* Material for the task
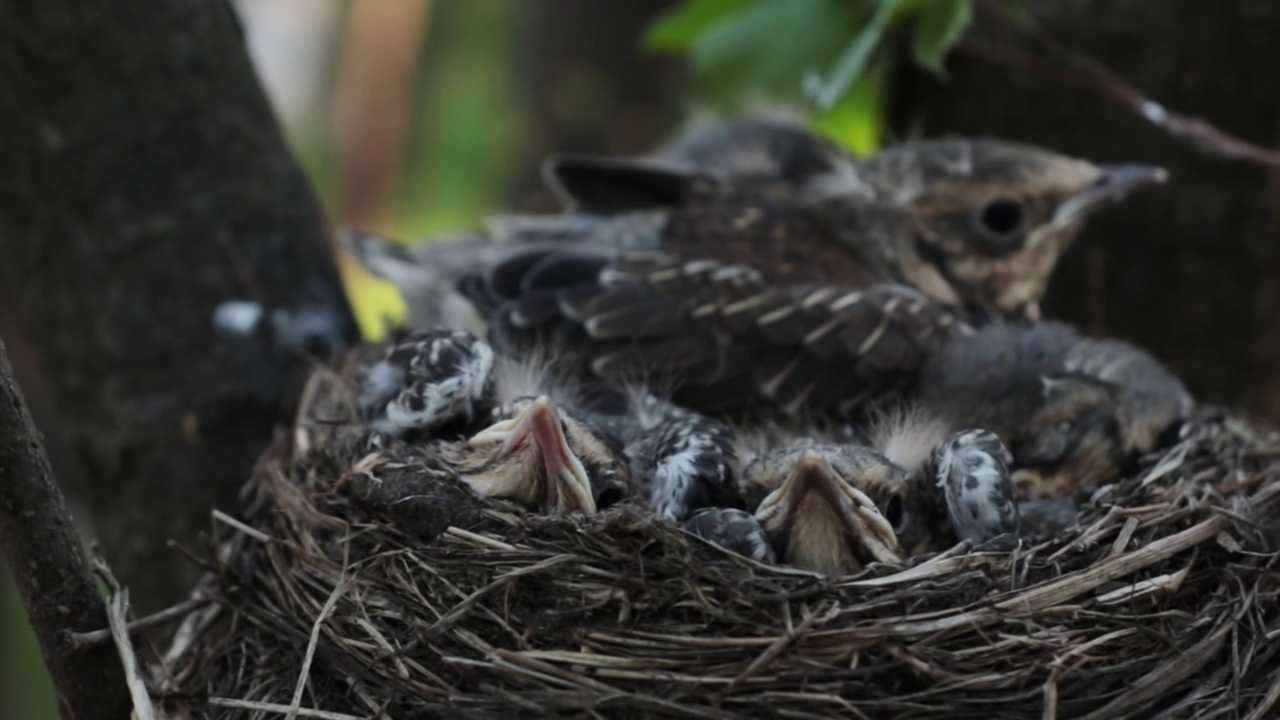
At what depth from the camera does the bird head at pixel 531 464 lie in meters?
1.98

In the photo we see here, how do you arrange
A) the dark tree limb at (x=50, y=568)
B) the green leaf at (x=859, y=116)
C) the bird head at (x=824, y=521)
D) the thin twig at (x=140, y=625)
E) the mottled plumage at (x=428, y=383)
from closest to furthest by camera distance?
the dark tree limb at (x=50, y=568)
the thin twig at (x=140, y=625)
the bird head at (x=824, y=521)
the mottled plumage at (x=428, y=383)
the green leaf at (x=859, y=116)

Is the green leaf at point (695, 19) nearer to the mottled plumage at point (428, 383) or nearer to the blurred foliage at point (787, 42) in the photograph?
the blurred foliage at point (787, 42)

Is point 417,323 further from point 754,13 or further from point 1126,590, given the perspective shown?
point 1126,590

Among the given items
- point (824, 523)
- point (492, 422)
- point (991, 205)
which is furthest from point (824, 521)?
point (991, 205)

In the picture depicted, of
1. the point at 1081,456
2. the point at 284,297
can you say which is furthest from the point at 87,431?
the point at 1081,456

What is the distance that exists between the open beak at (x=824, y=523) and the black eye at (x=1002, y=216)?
1187 millimetres

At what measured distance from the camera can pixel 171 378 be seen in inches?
100.0

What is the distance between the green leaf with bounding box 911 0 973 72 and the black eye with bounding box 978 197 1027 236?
16.7 inches

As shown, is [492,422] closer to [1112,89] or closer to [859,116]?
[1112,89]

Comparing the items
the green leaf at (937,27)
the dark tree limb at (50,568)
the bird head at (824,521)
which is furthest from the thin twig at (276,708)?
the green leaf at (937,27)

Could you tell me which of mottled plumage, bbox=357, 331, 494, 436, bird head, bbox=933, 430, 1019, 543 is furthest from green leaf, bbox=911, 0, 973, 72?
mottled plumage, bbox=357, 331, 494, 436

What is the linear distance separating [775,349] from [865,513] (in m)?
0.71

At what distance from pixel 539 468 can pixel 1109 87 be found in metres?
1.59

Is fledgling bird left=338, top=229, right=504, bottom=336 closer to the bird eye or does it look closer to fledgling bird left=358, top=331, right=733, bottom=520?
fledgling bird left=358, top=331, right=733, bottom=520
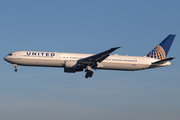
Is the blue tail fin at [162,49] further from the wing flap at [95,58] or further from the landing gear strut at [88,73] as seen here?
the landing gear strut at [88,73]

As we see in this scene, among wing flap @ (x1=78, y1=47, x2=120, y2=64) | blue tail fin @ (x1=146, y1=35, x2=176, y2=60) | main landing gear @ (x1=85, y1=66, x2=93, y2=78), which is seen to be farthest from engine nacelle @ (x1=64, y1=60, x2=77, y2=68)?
blue tail fin @ (x1=146, y1=35, x2=176, y2=60)

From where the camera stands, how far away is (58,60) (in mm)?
53750

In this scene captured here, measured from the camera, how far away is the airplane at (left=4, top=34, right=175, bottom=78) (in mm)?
53375

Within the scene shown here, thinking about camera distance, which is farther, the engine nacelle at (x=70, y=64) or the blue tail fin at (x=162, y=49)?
the blue tail fin at (x=162, y=49)

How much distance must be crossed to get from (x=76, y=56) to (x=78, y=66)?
2087 millimetres

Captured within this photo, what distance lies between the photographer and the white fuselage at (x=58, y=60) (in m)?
53.6

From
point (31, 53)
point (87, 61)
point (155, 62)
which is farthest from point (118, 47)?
point (31, 53)

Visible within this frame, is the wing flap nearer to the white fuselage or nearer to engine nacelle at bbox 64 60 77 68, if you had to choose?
engine nacelle at bbox 64 60 77 68

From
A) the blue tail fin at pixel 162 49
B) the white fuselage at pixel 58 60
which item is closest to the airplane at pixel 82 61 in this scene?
the white fuselage at pixel 58 60

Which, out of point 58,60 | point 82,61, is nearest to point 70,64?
point 82,61

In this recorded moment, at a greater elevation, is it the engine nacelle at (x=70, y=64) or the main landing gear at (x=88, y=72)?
the engine nacelle at (x=70, y=64)

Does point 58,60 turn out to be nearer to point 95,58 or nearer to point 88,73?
point 88,73

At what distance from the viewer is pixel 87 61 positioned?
175ft

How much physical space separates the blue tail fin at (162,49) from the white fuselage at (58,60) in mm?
3747
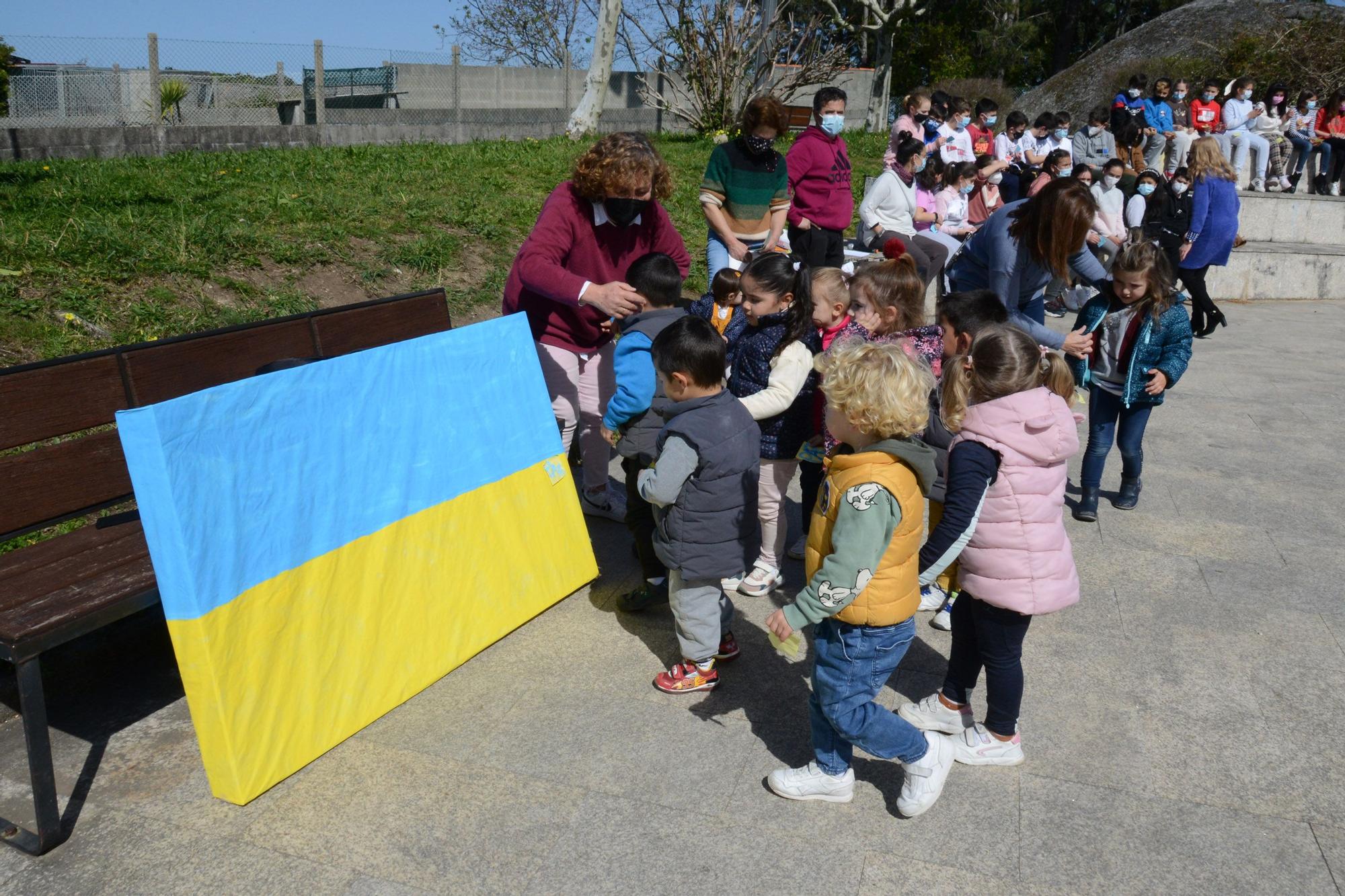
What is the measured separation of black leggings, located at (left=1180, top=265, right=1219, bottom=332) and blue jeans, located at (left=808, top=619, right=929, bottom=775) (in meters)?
8.79

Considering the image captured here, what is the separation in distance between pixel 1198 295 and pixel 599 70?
12.1m

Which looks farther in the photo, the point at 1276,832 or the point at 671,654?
the point at 671,654

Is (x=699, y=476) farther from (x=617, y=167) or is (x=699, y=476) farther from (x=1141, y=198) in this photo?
(x=1141, y=198)

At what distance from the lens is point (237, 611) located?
2.92 meters

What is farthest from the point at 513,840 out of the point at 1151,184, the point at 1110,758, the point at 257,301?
the point at 1151,184

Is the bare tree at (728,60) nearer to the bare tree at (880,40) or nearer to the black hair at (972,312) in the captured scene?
the bare tree at (880,40)

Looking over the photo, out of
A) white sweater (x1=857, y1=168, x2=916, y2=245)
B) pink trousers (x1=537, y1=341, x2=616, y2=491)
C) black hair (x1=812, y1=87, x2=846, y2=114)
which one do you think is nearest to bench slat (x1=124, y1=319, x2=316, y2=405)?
pink trousers (x1=537, y1=341, x2=616, y2=491)

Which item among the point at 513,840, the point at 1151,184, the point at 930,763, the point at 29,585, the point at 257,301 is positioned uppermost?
the point at 1151,184

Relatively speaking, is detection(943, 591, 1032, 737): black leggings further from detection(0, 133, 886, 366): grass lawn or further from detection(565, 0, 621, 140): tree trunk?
detection(565, 0, 621, 140): tree trunk

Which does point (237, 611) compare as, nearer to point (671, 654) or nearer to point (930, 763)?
point (671, 654)

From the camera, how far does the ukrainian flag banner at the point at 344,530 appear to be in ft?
9.29

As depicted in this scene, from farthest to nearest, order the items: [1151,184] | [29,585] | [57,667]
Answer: [1151,184]
[57,667]
[29,585]

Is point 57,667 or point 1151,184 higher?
point 1151,184

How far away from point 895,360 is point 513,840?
1689mm
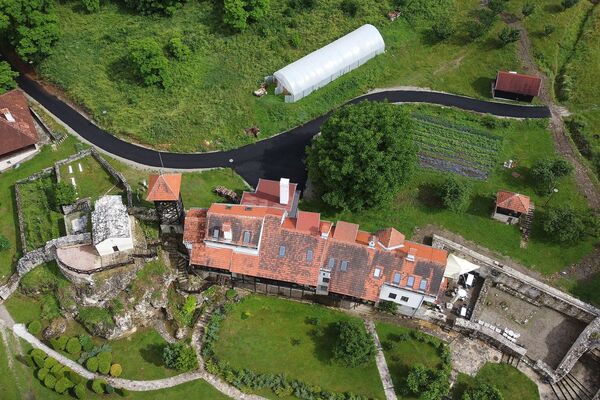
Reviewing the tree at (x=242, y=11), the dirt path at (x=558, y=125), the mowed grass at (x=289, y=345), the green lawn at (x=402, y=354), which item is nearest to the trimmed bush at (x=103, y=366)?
the mowed grass at (x=289, y=345)

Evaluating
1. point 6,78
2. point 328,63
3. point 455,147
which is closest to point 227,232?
point 328,63

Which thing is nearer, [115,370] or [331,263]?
[115,370]

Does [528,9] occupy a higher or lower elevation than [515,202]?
higher

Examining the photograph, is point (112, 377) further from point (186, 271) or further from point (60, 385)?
point (186, 271)

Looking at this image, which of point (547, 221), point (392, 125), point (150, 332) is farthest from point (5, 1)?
point (547, 221)

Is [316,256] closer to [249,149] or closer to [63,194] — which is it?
[249,149]

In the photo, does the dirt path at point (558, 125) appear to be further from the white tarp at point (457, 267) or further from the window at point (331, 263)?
the window at point (331, 263)

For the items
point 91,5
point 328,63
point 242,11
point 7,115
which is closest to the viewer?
point 7,115
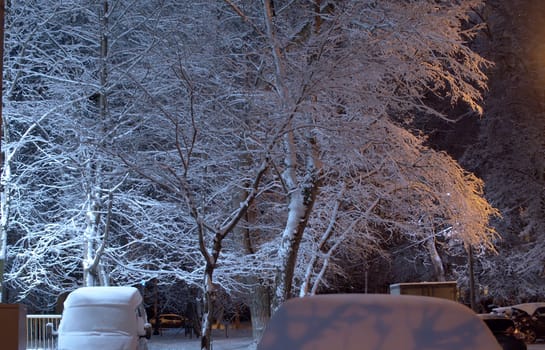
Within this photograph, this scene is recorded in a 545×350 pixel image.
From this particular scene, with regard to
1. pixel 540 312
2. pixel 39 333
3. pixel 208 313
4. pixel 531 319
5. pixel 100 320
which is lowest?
pixel 531 319

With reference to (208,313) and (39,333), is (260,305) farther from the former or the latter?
(208,313)

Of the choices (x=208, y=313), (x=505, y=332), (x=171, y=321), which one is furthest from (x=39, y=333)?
(x=171, y=321)

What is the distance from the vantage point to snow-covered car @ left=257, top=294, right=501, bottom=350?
471 centimetres

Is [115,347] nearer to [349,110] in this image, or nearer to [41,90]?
[349,110]

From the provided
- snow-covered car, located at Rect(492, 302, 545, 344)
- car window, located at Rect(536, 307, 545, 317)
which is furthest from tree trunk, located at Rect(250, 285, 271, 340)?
car window, located at Rect(536, 307, 545, 317)

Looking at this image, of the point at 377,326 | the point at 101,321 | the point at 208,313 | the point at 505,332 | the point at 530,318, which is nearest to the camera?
the point at 377,326

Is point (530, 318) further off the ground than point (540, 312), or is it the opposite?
point (540, 312)

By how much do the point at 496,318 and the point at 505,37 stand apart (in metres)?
20.4

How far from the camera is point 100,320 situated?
16.2m

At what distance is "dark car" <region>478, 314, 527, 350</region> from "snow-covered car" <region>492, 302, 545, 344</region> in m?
12.3

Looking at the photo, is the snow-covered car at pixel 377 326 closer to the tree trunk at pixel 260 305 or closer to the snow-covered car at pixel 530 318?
the tree trunk at pixel 260 305

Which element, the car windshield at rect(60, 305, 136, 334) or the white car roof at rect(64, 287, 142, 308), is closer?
the car windshield at rect(60, 305, 136, 334)

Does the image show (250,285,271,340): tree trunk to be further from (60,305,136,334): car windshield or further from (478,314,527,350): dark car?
(478,314,527,350): dark car

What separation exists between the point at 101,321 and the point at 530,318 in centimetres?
1985
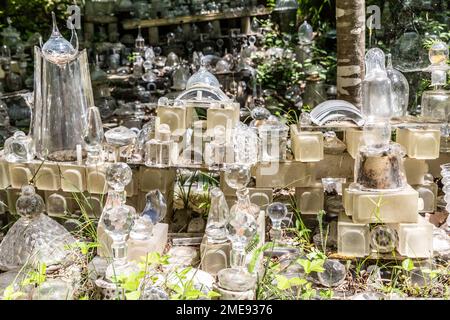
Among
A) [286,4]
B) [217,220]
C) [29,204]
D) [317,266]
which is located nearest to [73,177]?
[29,204]

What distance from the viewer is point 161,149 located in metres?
2.95

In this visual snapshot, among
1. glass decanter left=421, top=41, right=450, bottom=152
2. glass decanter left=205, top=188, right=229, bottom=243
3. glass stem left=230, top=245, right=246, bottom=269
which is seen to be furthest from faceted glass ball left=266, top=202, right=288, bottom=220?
glass decanter left=421, top=41, right=450, bottom=152

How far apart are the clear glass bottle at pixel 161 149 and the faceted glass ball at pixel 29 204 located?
0.51 metres

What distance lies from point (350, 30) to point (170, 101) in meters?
1.19

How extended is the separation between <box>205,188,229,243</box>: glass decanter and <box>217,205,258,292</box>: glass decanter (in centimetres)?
10

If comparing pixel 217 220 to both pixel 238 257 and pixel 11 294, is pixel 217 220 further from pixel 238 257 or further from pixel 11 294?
pixel 11 294

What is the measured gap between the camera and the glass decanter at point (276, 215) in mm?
2844

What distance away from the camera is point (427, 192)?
3021 millimetres

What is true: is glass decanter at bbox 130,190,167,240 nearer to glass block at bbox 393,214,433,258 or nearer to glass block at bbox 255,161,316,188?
glass block at bbox 255,161,316,188

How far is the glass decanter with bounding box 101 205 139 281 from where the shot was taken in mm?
2361

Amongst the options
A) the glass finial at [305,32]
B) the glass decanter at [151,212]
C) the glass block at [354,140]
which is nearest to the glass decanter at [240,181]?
the glass decanter at [151,212]

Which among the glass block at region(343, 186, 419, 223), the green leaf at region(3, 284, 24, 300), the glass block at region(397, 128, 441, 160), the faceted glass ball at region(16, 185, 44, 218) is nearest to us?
the green leaf at region(3, 284, 24, 300)
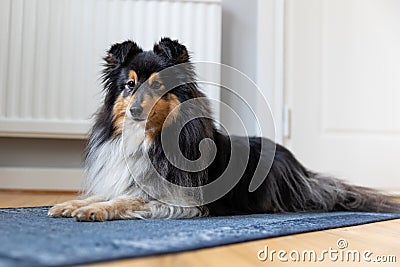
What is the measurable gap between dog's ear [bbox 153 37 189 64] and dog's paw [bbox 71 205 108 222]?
0.51 metres

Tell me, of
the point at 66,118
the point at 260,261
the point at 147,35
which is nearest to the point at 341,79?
the point at 147,35

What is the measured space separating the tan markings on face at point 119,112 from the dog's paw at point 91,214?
30 centimetres

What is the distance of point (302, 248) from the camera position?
1124mm

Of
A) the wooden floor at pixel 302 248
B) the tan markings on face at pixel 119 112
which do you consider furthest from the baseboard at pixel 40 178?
the wooden floor at pixel 302 248

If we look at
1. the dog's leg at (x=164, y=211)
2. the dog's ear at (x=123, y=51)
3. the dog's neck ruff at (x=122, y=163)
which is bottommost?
the dog's leg at (x=164, y=211)

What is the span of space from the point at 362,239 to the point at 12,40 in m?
1.91

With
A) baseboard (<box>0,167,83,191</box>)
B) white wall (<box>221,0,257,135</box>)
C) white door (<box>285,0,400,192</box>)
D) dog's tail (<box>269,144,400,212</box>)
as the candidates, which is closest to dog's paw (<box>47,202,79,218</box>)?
dog's tail (<box>269,144,400,212</box>)

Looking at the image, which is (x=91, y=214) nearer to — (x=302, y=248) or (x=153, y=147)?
(x=153, y=147)

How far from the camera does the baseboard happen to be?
8.49 feet

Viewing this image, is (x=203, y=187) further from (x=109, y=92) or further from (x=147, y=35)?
(x=147, y=35)

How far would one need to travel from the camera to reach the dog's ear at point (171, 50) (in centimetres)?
161

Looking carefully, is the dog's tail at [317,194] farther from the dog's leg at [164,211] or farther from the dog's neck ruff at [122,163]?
the dog's neck ruff at [122,163]

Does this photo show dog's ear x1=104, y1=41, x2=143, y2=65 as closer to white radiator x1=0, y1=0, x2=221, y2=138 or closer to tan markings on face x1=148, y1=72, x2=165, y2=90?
tan markings on face x1=148, y1=72, x2=165, y2=90

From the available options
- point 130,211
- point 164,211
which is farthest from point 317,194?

* Problem details
Rewrite the data starting with the line that contains "How far from the camera does" and going on through the end, replacing "white radiator" with "white heater" and leaving everything else unchanged.

* Answer to the problem
How far from the camera does the baseboard happen to be?
8.49 feet

Viewing this image, is (x=203, y=187) further from (x=109, y=92) or further from (x=147, y=35)?
(x=147, y=35)

How far would one need to travel from the camera to reach the dog's ear at point (171, 50) (in centimetres)?
161

Looking carefully, is the dog's tail at [317,194] farther from the dog's leg at [164,211] or farther from the dog's neck ruff at [122,163]?
the dog's neck ruff at [122,163]

Does this photo show dog's ear x1=104, y1=41, x2=143, y2=65 as closer to white heater x1=0, y1=0, x2=221, y2=138 or closer to tan markings on face x1=148, y1=72, x2=165, y2=90?
tan markings on face x1=148, y1=72, x2=165, y2=90

From the available options
- point 130,211
- point 164,211
which is farthest from point 317,194?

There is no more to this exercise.